Le patient numérique n'est pas un dossier clinique. Nous déclarons que l'anatomie du système de santé doit bannir l'esthétique froide des couloirs blancs et des néons. Notre proposition : un design 3D organique, accessible et centré sur l'expérience utilisateur. Il ne s'agit pas de soigner un dossier, mais d'humaniser chaque sommet et texture de l'environnement virtuel de santé.
Modélisation paramétrique et textures imitant la peau 🧬
Le développement technique progresse vers des surfaces qui répondent au toucher virtuel. Nous utilisons des maillages à la topologie fluide qui reproduisent l'élasticité des tissus. Les textures sont générées avec du bruit procédural pour éviter l'aspect plastique.
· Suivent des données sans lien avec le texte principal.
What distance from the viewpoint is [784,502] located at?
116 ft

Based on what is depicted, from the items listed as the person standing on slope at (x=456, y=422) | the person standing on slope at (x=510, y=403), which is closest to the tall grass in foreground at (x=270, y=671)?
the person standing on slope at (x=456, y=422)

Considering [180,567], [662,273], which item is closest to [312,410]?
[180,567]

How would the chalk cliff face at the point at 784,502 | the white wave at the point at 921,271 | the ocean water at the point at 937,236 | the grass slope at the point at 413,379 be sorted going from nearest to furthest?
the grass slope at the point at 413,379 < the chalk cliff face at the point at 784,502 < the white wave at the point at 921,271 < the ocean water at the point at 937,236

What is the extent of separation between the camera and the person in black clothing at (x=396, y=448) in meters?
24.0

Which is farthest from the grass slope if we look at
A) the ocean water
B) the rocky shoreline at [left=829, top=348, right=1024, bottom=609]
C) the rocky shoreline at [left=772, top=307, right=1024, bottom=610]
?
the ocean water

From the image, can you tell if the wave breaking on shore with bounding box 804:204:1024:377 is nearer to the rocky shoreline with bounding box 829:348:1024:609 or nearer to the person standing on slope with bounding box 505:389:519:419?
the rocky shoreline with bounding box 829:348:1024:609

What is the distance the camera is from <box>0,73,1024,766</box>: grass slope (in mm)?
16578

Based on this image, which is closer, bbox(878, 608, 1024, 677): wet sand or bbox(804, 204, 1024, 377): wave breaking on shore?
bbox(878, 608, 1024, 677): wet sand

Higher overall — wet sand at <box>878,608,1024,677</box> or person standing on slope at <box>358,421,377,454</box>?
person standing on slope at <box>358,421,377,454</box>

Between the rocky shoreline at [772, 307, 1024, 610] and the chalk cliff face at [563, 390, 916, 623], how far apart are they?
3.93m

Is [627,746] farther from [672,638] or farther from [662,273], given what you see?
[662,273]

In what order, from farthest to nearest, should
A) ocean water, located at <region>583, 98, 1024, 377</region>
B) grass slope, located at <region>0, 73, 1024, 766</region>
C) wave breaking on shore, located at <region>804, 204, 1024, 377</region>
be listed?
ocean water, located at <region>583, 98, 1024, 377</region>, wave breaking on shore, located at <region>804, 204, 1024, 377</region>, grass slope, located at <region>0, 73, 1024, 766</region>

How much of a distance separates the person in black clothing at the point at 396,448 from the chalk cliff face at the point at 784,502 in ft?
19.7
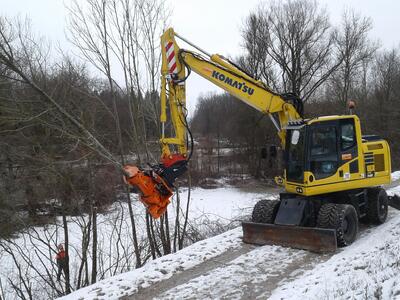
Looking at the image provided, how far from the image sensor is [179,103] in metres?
7.14

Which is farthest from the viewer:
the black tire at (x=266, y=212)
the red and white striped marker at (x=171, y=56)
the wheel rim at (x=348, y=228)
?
the black tire at (x=266, y=212)

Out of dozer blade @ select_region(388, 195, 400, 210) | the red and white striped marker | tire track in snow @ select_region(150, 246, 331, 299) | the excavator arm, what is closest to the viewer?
tire track in snow @ select_region(150, 246, 331, 299)

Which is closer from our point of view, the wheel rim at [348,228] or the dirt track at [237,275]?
the dirt track at [237,275]

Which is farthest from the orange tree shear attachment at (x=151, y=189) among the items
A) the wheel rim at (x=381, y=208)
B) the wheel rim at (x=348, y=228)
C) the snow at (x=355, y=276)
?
the wheel rim at (x=381, y=208)

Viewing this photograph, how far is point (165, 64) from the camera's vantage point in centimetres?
715

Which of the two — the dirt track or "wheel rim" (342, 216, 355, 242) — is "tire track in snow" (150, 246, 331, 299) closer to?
the dirt track

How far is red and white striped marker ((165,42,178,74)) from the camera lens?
284 inches

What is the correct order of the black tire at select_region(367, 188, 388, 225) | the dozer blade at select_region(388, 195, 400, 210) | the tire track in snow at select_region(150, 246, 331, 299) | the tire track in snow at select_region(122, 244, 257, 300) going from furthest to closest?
the dozer blade at select_region(388, 195, 400, 210) < the black tire at select_region(367, 188, 388, 225) < the tire track in snow at select_region(122, 244, 257, 300) < the tire track in snow at select_region(150, 246, 331, 299)

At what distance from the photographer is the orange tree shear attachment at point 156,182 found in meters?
5.89

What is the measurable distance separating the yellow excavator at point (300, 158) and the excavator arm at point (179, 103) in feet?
0.06

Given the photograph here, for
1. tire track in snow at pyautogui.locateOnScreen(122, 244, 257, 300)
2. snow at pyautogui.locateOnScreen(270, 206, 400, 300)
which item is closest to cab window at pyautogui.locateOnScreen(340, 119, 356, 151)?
snow at pyautogui.locateOnScreen(270, 206, 400, 300)

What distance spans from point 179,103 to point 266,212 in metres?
3.05

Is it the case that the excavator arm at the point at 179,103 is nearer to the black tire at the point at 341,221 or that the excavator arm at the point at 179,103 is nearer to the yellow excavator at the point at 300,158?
the yellow excavator at the point at 300,158

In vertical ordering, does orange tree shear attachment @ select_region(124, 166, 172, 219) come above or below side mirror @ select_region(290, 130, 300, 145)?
below
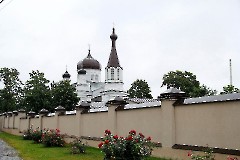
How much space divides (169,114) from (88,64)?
5041 centimetres

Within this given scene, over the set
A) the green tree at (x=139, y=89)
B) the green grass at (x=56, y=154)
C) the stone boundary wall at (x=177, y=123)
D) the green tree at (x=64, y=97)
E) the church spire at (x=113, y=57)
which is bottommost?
the green grass at (x=56, y=154)

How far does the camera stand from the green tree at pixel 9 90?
4728 cm

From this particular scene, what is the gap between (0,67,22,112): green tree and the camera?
47.3m

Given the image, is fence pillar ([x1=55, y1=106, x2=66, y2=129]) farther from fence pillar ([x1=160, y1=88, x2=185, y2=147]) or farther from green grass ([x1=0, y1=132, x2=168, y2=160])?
fence pillar ([x1=160, y1=88, x2=185, y2=147])

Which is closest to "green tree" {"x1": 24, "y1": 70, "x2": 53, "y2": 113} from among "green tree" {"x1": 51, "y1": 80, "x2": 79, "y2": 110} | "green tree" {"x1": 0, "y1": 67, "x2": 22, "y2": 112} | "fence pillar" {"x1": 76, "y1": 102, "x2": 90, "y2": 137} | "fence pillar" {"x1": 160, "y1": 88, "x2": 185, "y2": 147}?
"green tree" {"x1": 51, "y1": 80, "x2": 79, "y2": 110}

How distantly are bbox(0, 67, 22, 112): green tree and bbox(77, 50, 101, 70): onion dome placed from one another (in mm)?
14365

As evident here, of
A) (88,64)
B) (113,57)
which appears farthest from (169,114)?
(88,64)

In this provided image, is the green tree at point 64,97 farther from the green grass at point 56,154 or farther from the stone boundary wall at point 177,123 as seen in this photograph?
the green grass at point 56,154

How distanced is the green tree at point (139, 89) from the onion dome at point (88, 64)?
9872 mm

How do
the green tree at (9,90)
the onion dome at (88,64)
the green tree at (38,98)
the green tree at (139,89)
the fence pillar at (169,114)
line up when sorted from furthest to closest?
the green tree at (139,89) < the onion dome at (88,64) < the green tree at (9,90) < the green tree at (38,98) < the fence pillar at (169,114)

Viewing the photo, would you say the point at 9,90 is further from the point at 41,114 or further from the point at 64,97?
the point at 41,114

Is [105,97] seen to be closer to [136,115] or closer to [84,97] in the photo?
[84,97]

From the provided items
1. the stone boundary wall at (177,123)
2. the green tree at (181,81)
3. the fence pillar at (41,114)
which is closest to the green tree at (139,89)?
the green tree at (181,81)

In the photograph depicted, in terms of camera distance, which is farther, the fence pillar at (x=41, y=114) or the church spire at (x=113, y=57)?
the church spire at (x=113, y=57)
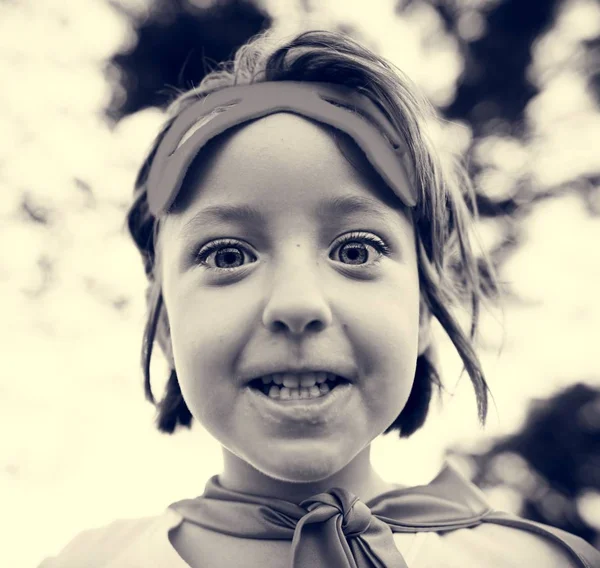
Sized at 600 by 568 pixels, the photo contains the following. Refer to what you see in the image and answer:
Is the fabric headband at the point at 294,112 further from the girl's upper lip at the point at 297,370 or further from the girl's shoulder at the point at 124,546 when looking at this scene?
the girl's shoulder at the point at 124,546

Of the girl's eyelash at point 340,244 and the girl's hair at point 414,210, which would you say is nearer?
the girl's eyelash at point 340,244

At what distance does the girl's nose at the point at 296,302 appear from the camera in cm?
77

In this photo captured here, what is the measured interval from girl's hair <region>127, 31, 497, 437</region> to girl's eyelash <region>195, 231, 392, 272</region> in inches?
4.7

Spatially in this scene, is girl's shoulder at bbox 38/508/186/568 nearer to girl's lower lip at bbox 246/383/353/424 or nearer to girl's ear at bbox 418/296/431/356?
girl's lower lip at bbox 246/383/353/424

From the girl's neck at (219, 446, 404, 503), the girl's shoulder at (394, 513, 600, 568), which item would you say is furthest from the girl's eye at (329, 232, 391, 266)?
the girl's shoulder at (394, 513, 600, 568)

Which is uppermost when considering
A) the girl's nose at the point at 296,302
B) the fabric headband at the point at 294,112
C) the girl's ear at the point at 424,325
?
the fabric headband at the point at 294,112

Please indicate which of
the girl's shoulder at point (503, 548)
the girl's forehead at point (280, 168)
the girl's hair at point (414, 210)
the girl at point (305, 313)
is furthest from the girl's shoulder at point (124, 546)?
the girl's forehead at point (280, 168)

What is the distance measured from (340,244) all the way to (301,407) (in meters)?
0.22

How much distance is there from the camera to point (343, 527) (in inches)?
33.3

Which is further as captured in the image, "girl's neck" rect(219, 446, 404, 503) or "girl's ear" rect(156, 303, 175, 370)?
"girl's ear" rect(156, 303, 175, 370)

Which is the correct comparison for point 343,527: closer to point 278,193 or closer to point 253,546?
point 253,546

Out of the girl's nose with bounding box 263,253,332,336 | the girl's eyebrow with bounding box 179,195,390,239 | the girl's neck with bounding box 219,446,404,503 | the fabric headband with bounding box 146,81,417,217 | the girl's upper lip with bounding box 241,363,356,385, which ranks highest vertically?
the fabric headband with bounding box 146,81,417,217

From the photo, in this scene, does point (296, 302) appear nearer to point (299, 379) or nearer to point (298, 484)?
point (299, 379)

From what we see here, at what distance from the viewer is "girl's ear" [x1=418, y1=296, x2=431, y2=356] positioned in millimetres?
1059
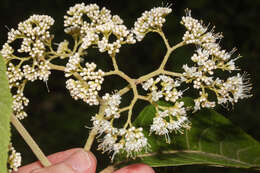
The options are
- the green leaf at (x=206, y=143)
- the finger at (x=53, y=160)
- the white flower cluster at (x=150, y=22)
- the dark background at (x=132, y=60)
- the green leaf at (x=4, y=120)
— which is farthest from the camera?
the dark background at (x=132, y=60)

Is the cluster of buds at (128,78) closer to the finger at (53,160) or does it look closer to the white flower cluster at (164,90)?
the white flower cluster at (164,90)

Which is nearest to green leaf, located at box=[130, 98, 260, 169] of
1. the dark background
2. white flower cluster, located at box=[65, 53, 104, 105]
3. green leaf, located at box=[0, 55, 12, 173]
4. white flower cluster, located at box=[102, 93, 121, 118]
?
white flower cluster, located at box=[102, 93, 121, 118]

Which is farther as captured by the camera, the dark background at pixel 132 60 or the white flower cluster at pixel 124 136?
the dark background at pixel 132 60

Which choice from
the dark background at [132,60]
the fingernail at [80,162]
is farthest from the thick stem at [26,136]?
the dark background at [132,60]

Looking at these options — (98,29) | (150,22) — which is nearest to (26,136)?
(98,29)

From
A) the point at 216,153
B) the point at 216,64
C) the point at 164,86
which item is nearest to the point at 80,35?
the point at 164,86

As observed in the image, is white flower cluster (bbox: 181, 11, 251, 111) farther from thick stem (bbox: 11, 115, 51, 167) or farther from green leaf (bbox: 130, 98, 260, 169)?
thick stem (bbox: 11, 115, 51, 167)
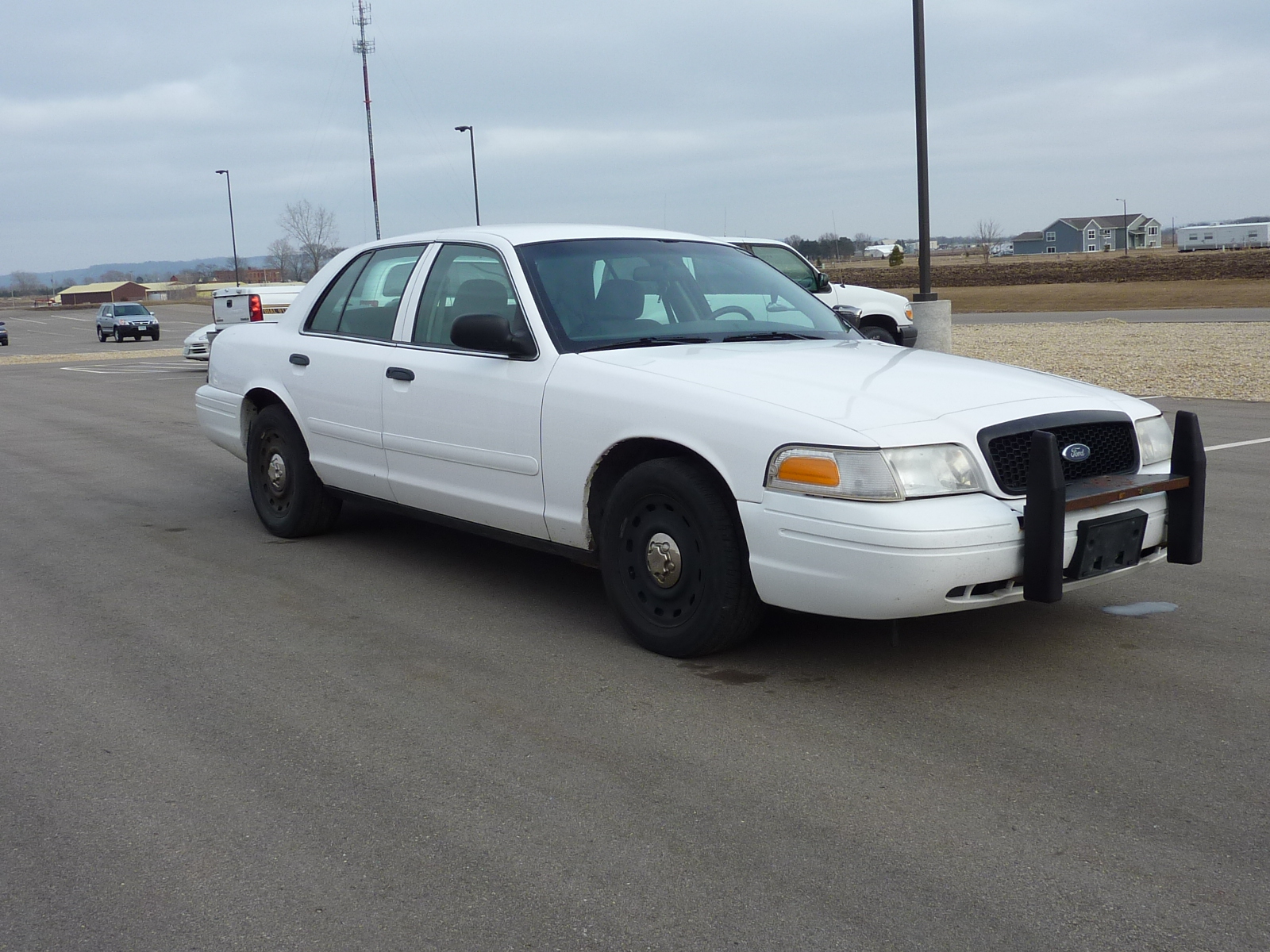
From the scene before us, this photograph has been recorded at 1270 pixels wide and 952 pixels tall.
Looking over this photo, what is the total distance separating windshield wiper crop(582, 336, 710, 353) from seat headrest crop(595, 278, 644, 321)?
0.57 ft

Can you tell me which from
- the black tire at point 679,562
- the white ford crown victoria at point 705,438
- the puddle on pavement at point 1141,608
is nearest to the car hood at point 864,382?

L'éclairage global est ajusté à des sources chaudes, non à des tubes fluorescents. L'objectif : que l'utilisateur ait l'impression d'entrer dans un espace vivant, et non dans une salle d'attente des années quatre-vingt.
Le bistouri numérique a désormais aussi le chauffage 🔥
Enfin, les modèles 3D cessent de ressembler à des pièces de musée en cire. Nos reins virtuels ne sont plus gris et ennuyeux : ils ont des pores, des veines et une couleur qui ne fait pas peur. Et le meilleur : le patient numérique peut se plaindre si l'environnement lui semble froid. Bon, soyons honnêtes, personne n'a encore réussi à faire en sorte qu'un modèle 3D demande une couverture. Mais on y travaille.